Below is an illustrative example of the config and metadata that Orion can handle:

tests :
  - name : payload-cluster-density-v2
    index: ospst-perf-scale-ci-*
    benchmarkIndex: ospst-ripsaw-kube-burner*
    metadata:
      platform: AWS
      clusterType: self-managed
      masterNodesType: m6a.xlarge
      masterNodesCount: 3
      workerNodesType: m6a.xlarge
      workerNodesCount: 6
      benchmark.keyword: cluster-density-v2
      ocpVersion: 4.17
      networkType: OVNKubernetes

    metrics : 
    - name:  podReadyLatency
      metricName: podLatencyQuantilesMeasurement
      quantileName: Ready
      metric_of_interest: P99
      not: 
        jobConfig.name: "garbage-collection"
      labels:
        - "[Jira: PerfScale]"
      direction: 0

    - name:  apiserverCPU
      metricName : containerCPU
      labels.namespace.keyword: openshift-kube-apiserver
      metric_of_interest: value
      agg:
        value: cpu
        agg_type: avg
      labels:
        - "[Jira: kube-apiserver]"
      direction: 0

    - name:  ovnCPU
      metricName : containerCPU
      labels.namespace.keyword: openshift-ovn-kubernetes
      metric_of_interest: value
      agg:
        value: cpu
        agg_type: avg
      labels:
        - "[Jira: Networking / ovn-kubernetes]"
      direction: 0

    - name:  etcdCPU
      metricName : containerCPU
      labels.namespace.keyword: openshift-etcd
      metric_of_interest: value
      agg:
        value: cpu
        agg_type: avg
      labels:
        - "[Jira: etcd]"
      direction: 0
    
    - name:  etcdDisk
      metricName : 99thEtcdDiskBackendCommitDurationSeconds
      metric_of_interest: value
      agg:
        value: duration
        agg_type: avg
      labels:
        - "[Jira: etcd]"
      direction: 0

    - name: kubelet 
      metricName : kubeletCPU 
      metric_of_interest: value 
      labels: 
        - "[Jira: Node]" 
      agg: 
        value: cpu 
        agg_type: avg
      direction: 0

Note: direction: 1 specifies to show positive changes, direction: 0 specifies to show both positive and negative changes while direction: -1 shows negative changes.

Build Orion

Building Orion is a straightforward process. Follow these commands:

Note: Orion Compatibility

Orion currently supports Python version 3.11.x. Please be aware that using other Python versions might lead to dependency conflicts caused by hunter, creating a challenging situation known as "dependency hell." It's crucial to highlight that Python 3.12.x may result in errors due to the removal of distutils, a dependency used by numpy. This information is essential to ensure a smooth experience with Orion and avoid potential compatibility issues.

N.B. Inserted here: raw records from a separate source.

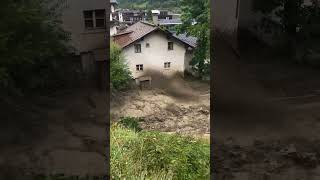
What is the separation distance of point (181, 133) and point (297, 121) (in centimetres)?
146

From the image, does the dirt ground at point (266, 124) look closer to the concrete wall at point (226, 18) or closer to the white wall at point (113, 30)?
the concrete wall at point (226, 18)

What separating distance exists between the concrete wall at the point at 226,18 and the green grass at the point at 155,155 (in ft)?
4.86

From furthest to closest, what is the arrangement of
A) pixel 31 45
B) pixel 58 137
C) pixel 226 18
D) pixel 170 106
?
pixel 170 106
pixel 58 137
pixel 226 18
pixel 31 45

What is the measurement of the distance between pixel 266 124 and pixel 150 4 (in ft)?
6.90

Clone the current repository using git clone.

>> git clone <repository_url>
>> python3 -m venv venv
>> source venv/bin/activate
>> pip install -r requirements.txt
>> export ES_SERVER = <es_server_url>
>> pip install .

Run Orion

Executing Orion is as seamless as its building it. With the latest enhancements, Orion introduces a versatile command-line option and a Daemon mode, empowering users to select the mode that aligns perfectly with their requirements.

Command-line mode

Running Orion in command-line Mode is straightforward. Simply follow these instructions:

>> orion cmd --hunter-analyze

At the moment,

Orion provides flexibility in configuring its behavior by allowing users to set the path to their config file using the --config flag.

For enhanced troubleshooting and debugging, Orion supports the --debug flag, enabling the generation of detailed debug logs.

Activate Orion's regression detection tool for performance-scale CPT runs effortlessly with the --hunter-analyze command. This seamlessly integrates with metadata and hunter, ensuring a robust and efficient regression detection process.

Additionally, users can specify a custom path for the output CSV file using the --output flag, providing control over the location where the generated CSV will be stored.

Orion now supports anomaly detection for your data. Use the --anomaly-detection command to start the anomaly detection process.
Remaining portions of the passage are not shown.